„Eine Abtreibung macht dich nicht unschwanger, sondern zur Mutter eines toten Kindes“

Von Priester Constantin Sturzu

Zum Thema Recht auf Leben bzw. zum „Recht“ auf auf Tötung (euphemistisch Abtreibung genannt) ist meiner Meinung nach so ziemlich alles geschrieben worden, was geschrieben werden konnte. Fast alle Argumente, die jedes Lager vorbringen könnte, alle möglichen Perspektiven auslotend, sind ausgeschöpft. Die Argumente der Befürworter des „Rechts“ auf Abtreibung lassen sich letztendlich auf zwei Axiome reduzieren: 1) der Embryo ist noch keine Person, sondern nur eine Art Haufen lebender Zellen; 2) jede Frau hat das Recht, über ihren Körper zu entscheiden, einschließlich dessen, was in ihr gezeugt wurde.

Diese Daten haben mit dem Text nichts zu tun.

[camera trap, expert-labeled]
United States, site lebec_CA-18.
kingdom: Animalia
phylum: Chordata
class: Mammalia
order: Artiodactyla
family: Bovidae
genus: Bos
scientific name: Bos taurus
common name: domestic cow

Dieser zweiten Behauptung widersprechen diejenigen, die für die Unantastbarkeit des menschlichen Lebens eintreten, mit der vernünftigen Feststellung, dass „der Körper des Kindes nicht der Körper der Frau ist“. Selbst wenn eine Frau das Recht hätte, über ihren Körper zu entscheiden, kann sie also nicht über etwas entscheiden, das sein eigenes Leben hat, auch wenn es während der gesamten Schwangerschaft ein Leben in vollständiger Abhängigkeit von dem Körper ist, der es beherbergt. Außerdem ist das Kind auch nach der Geburt noch mehrere Jahre lang von denjenigen abhängig, die dazu verpflichtet sind, es aufzuziehen. Warum sollte nach dieser Logik nicht jede Mutter das Recht haben zu entscheiden, was sie mit ihrer Zeit, ihrem Geld, ihrem Essen, ihrer Wohnung usw. tut? Könnte sie in diesem Fall ihr Kind von nur wenigen Jahren aus ihrem Haus entfernen und es so lange allein lassen, bis es stirbt? Warum sollte sie nicht dieses Recht haben, so wie sie das Recht hat, aus ihrem Körper – und nicht aus ihrer Wohnung – dasjenige, das darin gezeugt wurde, zu entfernen?

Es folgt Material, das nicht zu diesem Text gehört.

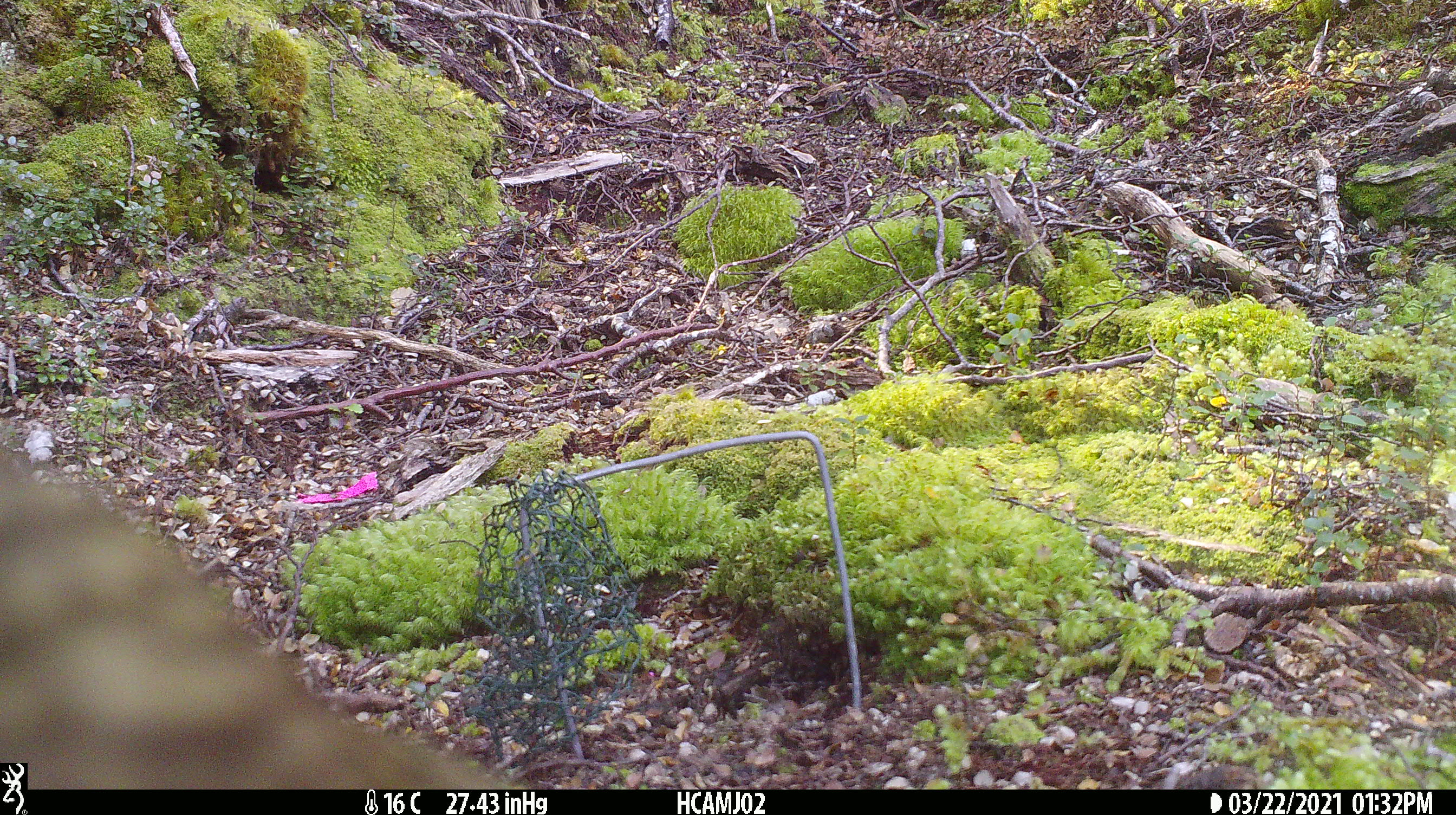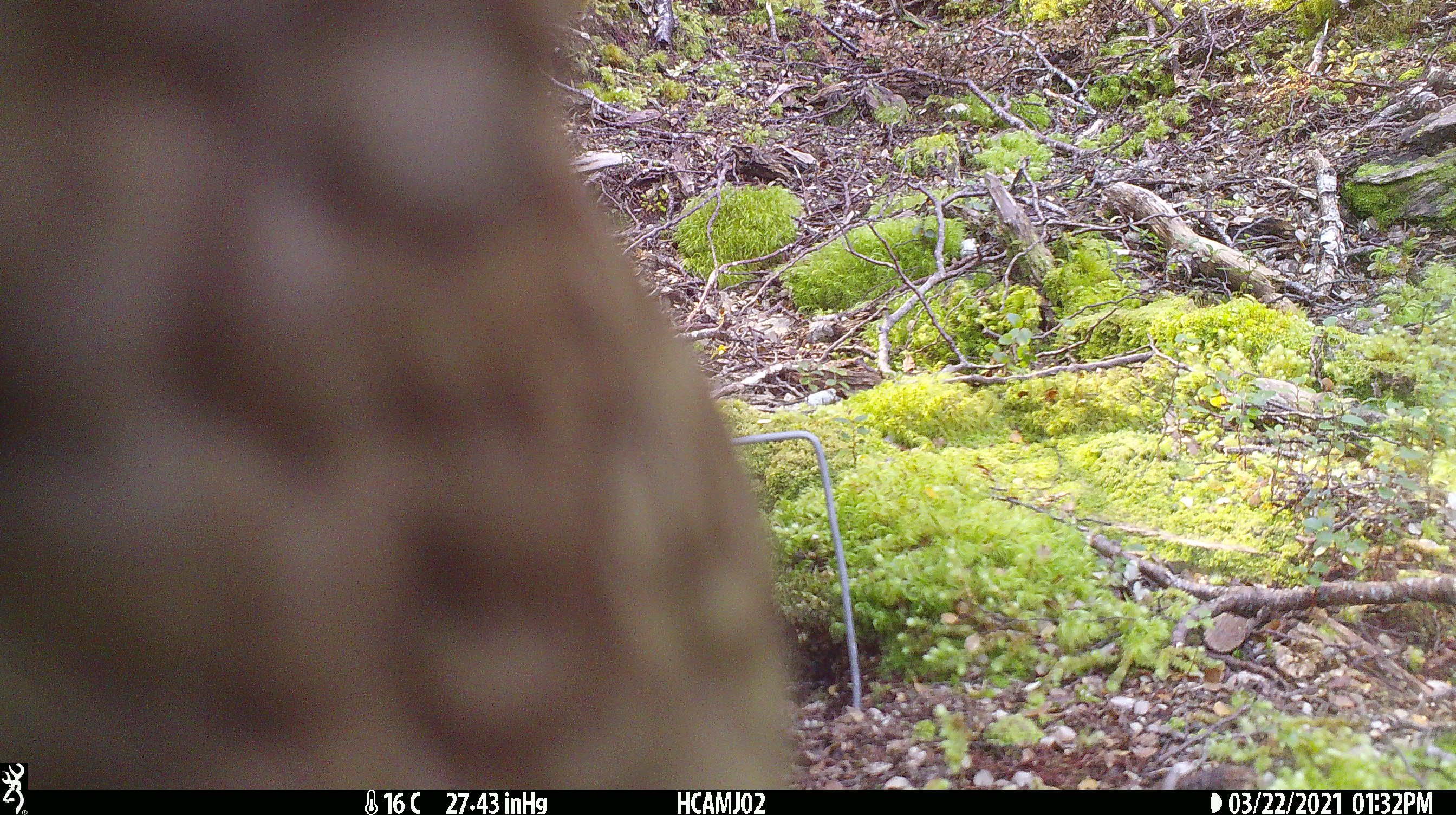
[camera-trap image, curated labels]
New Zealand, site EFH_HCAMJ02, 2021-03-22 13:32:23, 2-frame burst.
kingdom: Animalia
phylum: Chordata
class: Aves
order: Psittaciformes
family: Strigopidae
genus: Nestor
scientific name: Nestor notabilis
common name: kea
Kea (Nestor notabilis).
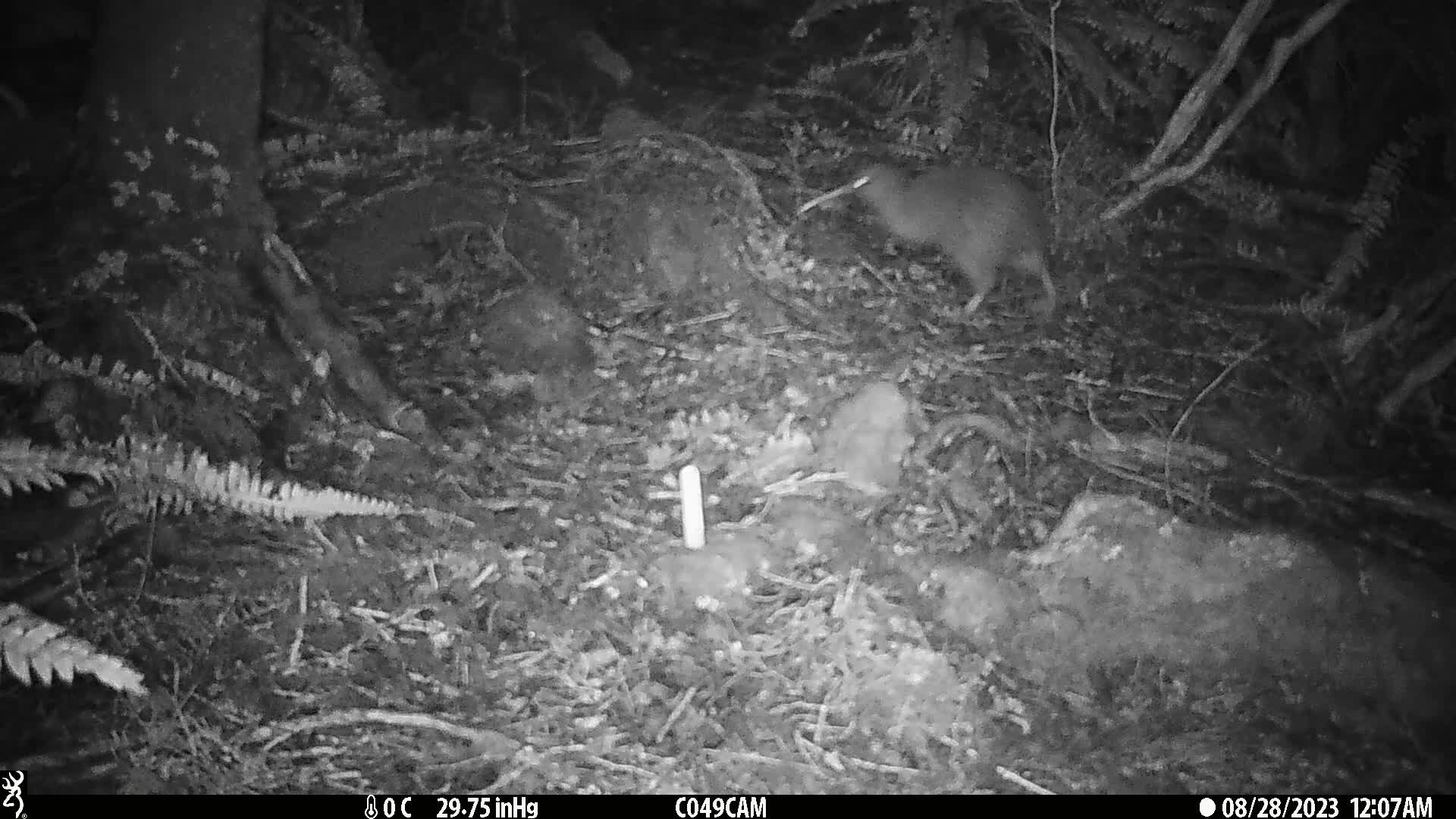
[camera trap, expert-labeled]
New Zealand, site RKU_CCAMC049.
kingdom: Animalia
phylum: Chordata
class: Aves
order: Apterygiformes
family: Apterygidae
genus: Apteryx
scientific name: Apteryx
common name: kiwi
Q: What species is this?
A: Kiwi (Apteryx).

Es ist jedem logisch denkenden Menschen klar, dass das Recht auf Abtreibung nicht auf einer solchen Überlegung beruhen kann. Es ist nicht wie das Ziehen eines Zahnes oder die chirurgische Entfernung eines Blinddarms. Die Tatsache, dass der als Embryo bezeichnete winzige Mensch nicht Teil des Körpers der Frau ist, wird durch die Entwicklung bestätigt, die er durchmacht, wenn er richtig geschützt, untergebracht und ernährt wird. Weder der Zahn noch der Blinddarm, noch irgendein anderer Teil unseres Körpers, was auch immer es sein mag, durchläuft eine solche Entwicklung (hin zu einer Person), selbst wenn wir tausend Jahre lebten.

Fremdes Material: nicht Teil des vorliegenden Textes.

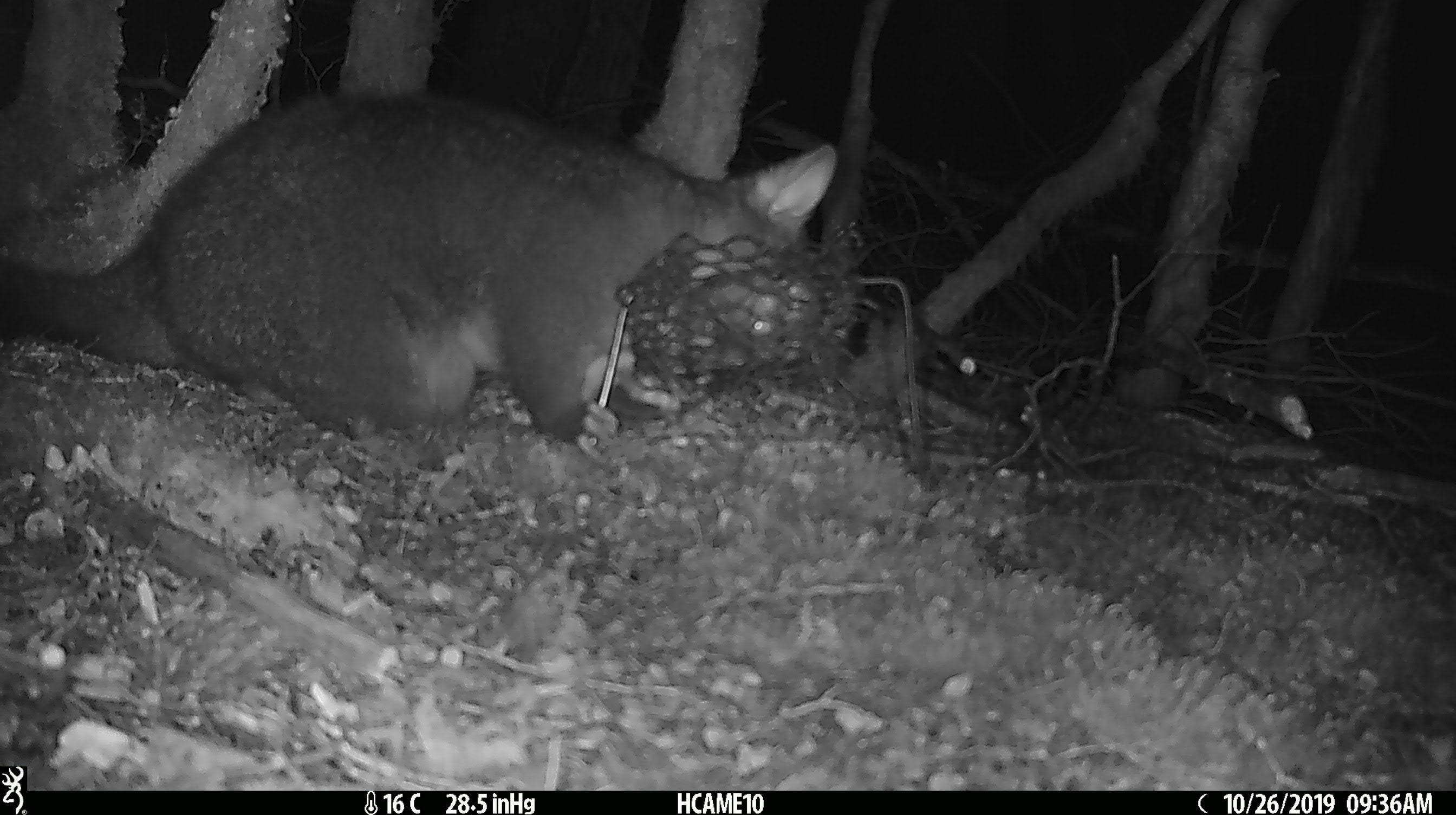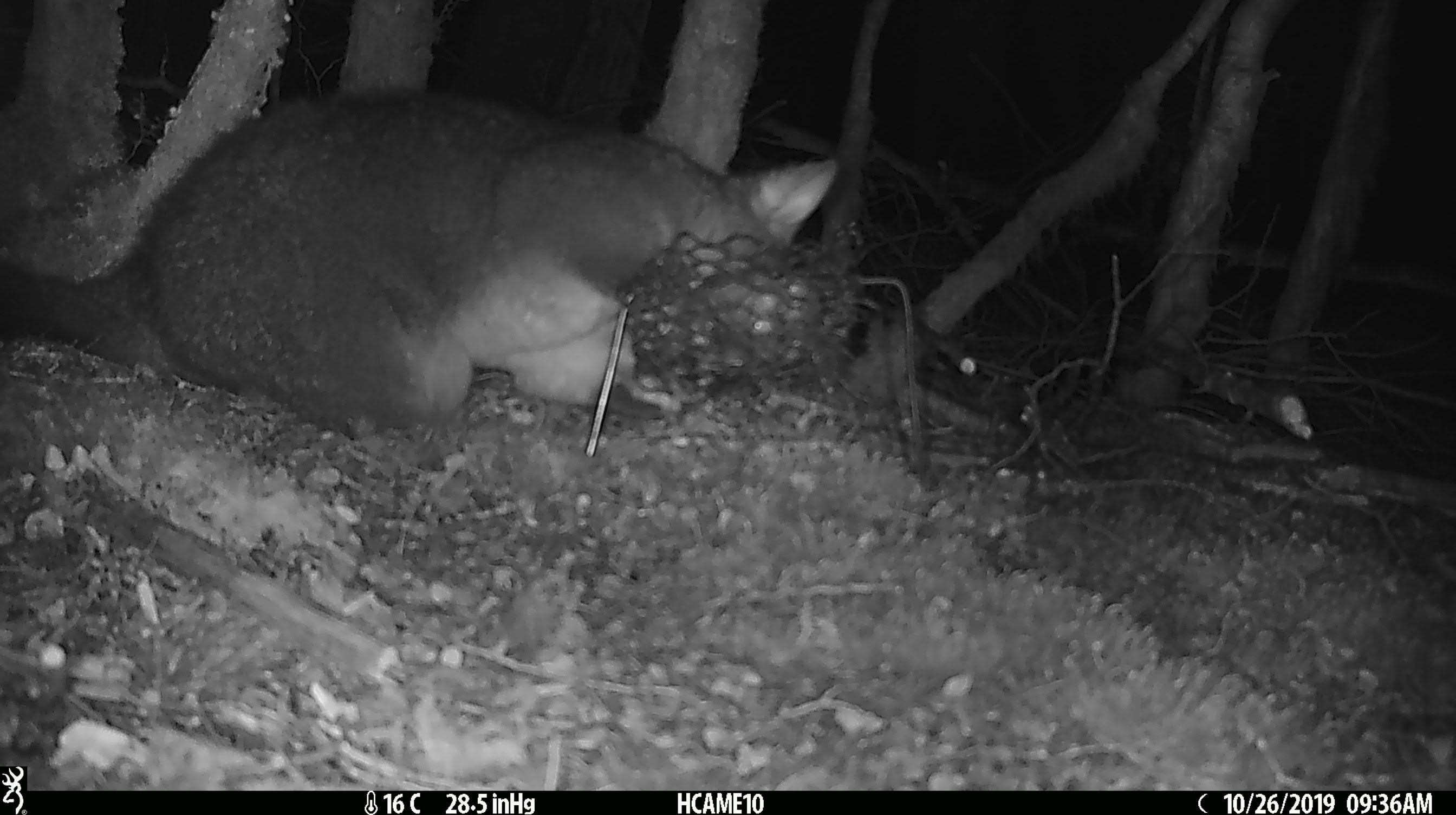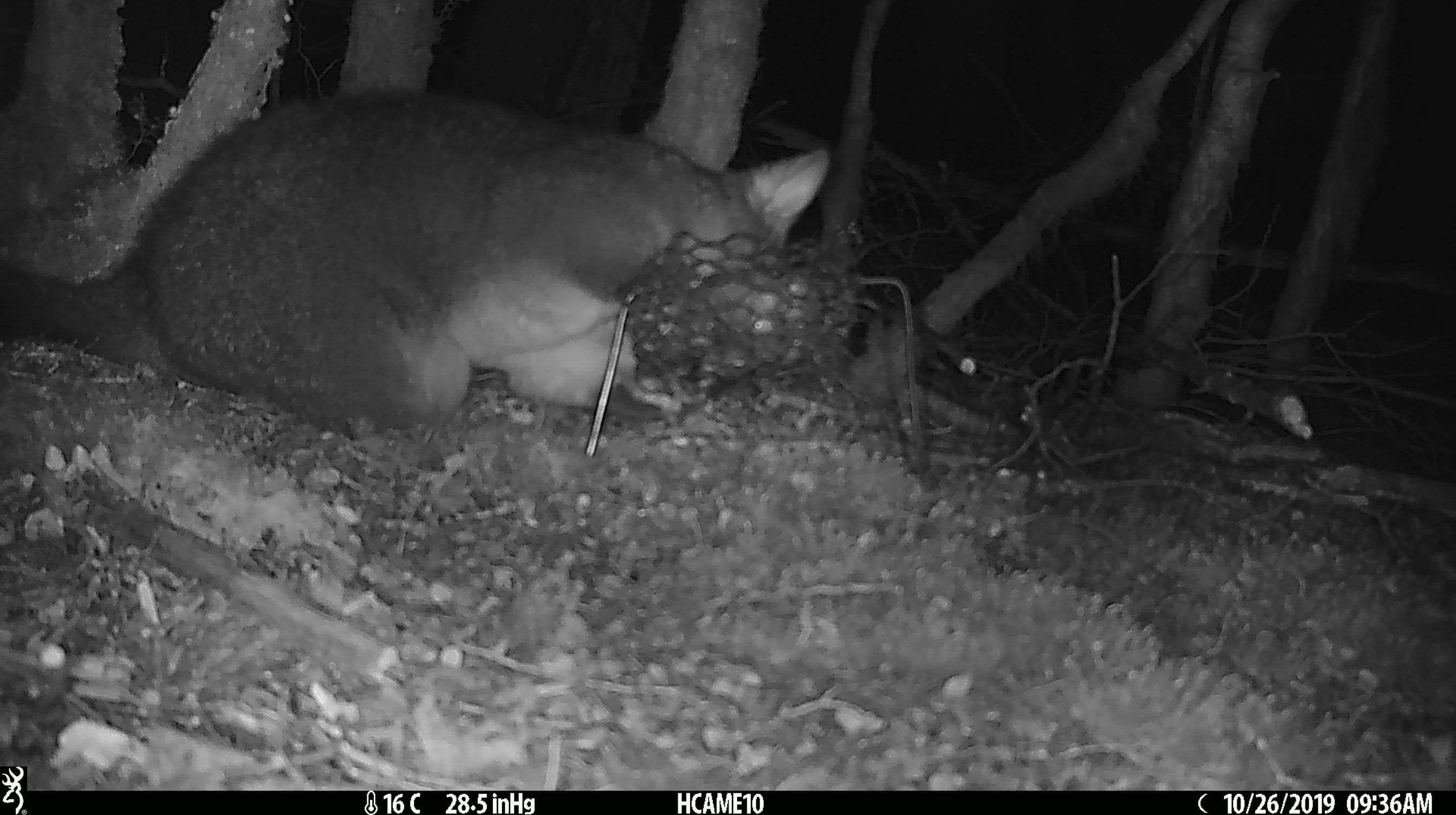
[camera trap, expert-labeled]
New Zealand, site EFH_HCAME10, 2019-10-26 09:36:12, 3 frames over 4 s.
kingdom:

Es liegt auf der Hand, dass die Diskussion über dieses Thema äußerst komplex ist. Zunächst einmal muss festgestellt werden, welche Bedingungen etwas erfüllen muss, um jemand zu werden – d.h., damit dieses „Produkt der Empfängnis“ (wie der Embryo bezeichnet wird), eine menschliche Person oder, kurz gesagt, Mensch werden kann. Dabei werden in der Regel Kriterien wie Unabhängigkeit, die Fähigkeit zu denken und zu kommunizieren sowie der Besitz eines voll ausgebildeten Körpers berücksichtigt, und indem festgestellt wird, dass der Embryo diese Bedingungen nicht erfüllt, wird der Schluss gezogen, dass er keine menschliche Person sei. Zumindest noch nicht. Diese Kriterien werden aber auch von einigen Menschen mit schweren Behinderungen, die sowohl den Körper als auch den Geist betreffen, nicht erfüllt. Was soll man daraus ableiten: dass sie keine Menschen mehr sind und eingeschläfert werden können? Offensichtlich nicht. Im Gegenteil, diese Menschen (sollten) von einer besonderen Behandlung profitieren, einer besonderen Fürsorge der Gesellschaft, und mit einer Würde ausgestattet sein, die jedem Menschen zustehen sollte.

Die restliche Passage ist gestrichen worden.